O FOHB (Fórum de Operadores Hoteleiros do Brasil) abriu, há pouco, mais uma edição do Fórum Nacional da Hotelaria. Com o tema O futuro é humano, o encontro acontece ao longo do dia no Pullman São Paulo Vila Olímpia e reúne hoteleiros para discutir temas como IA (Inteligência Artificial), experiência do cliente e perspectivas para a economia.
A abertura contou com a participação de Orlando Souza, presidente Executivo do FOHB, e Beto Caputo, membro do conselho administrativo da entidade e CEO da Atrio.
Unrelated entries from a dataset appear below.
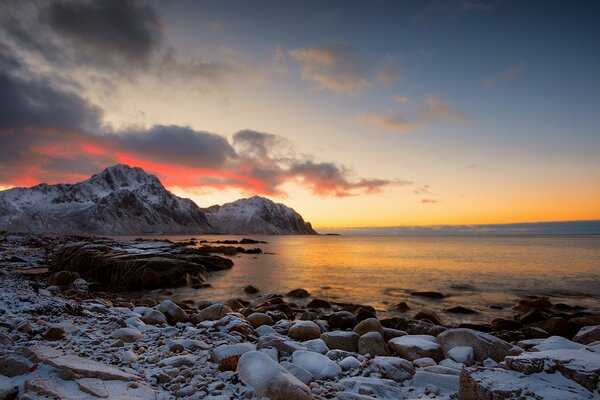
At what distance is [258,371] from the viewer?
4.79 metres

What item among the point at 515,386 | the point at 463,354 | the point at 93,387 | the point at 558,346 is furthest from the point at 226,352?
the point at 558,346

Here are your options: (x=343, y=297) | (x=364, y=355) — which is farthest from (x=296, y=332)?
(x=343, y=297)

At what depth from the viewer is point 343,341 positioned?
749 centimetres

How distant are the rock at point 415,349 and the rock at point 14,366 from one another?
665 centimetres

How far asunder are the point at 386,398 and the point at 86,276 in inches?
949

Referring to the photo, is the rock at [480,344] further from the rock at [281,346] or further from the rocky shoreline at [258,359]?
the rock at [281,346]

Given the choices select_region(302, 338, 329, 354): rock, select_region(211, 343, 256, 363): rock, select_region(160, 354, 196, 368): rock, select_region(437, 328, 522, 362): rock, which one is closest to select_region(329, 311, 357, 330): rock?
select_region(302, 338, 329, 354): rock

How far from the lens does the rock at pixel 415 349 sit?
685 centimetres

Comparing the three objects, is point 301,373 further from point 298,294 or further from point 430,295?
point 430,295

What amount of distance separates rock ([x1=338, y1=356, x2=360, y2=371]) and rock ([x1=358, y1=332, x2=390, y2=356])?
1.05 m

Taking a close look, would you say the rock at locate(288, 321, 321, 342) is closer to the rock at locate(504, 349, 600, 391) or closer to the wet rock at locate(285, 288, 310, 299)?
the rock at locate(504, 349, 600, 391)

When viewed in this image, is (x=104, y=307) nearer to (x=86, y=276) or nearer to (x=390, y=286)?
(x=86, y=276)

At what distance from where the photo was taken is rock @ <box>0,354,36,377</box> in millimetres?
4215

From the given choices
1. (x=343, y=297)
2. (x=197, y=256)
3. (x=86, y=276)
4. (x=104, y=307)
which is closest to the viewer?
(x=104, y=307)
Durante a cerimônia, Caputo destacou a importância do tema central do evento e reforçou o papel das conexões humanas na hotelaria.
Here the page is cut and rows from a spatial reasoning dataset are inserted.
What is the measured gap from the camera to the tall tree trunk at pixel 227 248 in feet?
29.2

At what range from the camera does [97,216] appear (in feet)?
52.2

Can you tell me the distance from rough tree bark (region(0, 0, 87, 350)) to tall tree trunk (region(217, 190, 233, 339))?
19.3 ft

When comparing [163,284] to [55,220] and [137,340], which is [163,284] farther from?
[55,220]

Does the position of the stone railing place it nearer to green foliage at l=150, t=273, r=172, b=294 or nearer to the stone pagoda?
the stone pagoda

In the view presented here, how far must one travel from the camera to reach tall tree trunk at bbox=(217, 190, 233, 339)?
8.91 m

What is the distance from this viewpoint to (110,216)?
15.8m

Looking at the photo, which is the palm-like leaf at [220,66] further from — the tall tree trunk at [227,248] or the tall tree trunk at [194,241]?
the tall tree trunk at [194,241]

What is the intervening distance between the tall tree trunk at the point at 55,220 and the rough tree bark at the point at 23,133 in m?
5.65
Na ocasião, o executivo também apresentou números das redes associadas ao FOHB. Ao longo de 2026, o volume de negócios dos empreendimentos chegou a R$ 10,3 bilhões, enquanto 22,4 milhões de diárias já foram comercializadas no ano.
Além disso, a expectativa é de que, até 2028, sejam abertos 135 hotéis, que somarão 18.770 UHs e gerarão cerca de 500 empregos diretos. “Hoje, contamos com 29 redes associadas, respondendo por 100 mil UHs das 600 mil disponíveis no Brasil atualmente”, pontuou Caputo.
Segundo o executivo, o Fórum Nacional da Hotelaria também tem como objetivo fortalecer a conexão entre os profissionais do setor e manter viva a “paixão de ser hoteleiro”.
Inteligência artificial vs inteligência humana
Dando início à programação do Fórum Nacional da Hotelaria, Gil Giardelli, professor, especialista em inovação e cofundador da 5 ERA, apresentou o painel Quando a inteligência artificial se encontra com a inteligência humana.
Na abertura da conversa, o executivo destacou a velocidade das transformações tecnológicas e a necessidade de desenvolver novas formas de pensar e trabalhar. “Grandes empresas globais estão pensando o futuro e formas de aplicar essas novas ferramentas”, disse.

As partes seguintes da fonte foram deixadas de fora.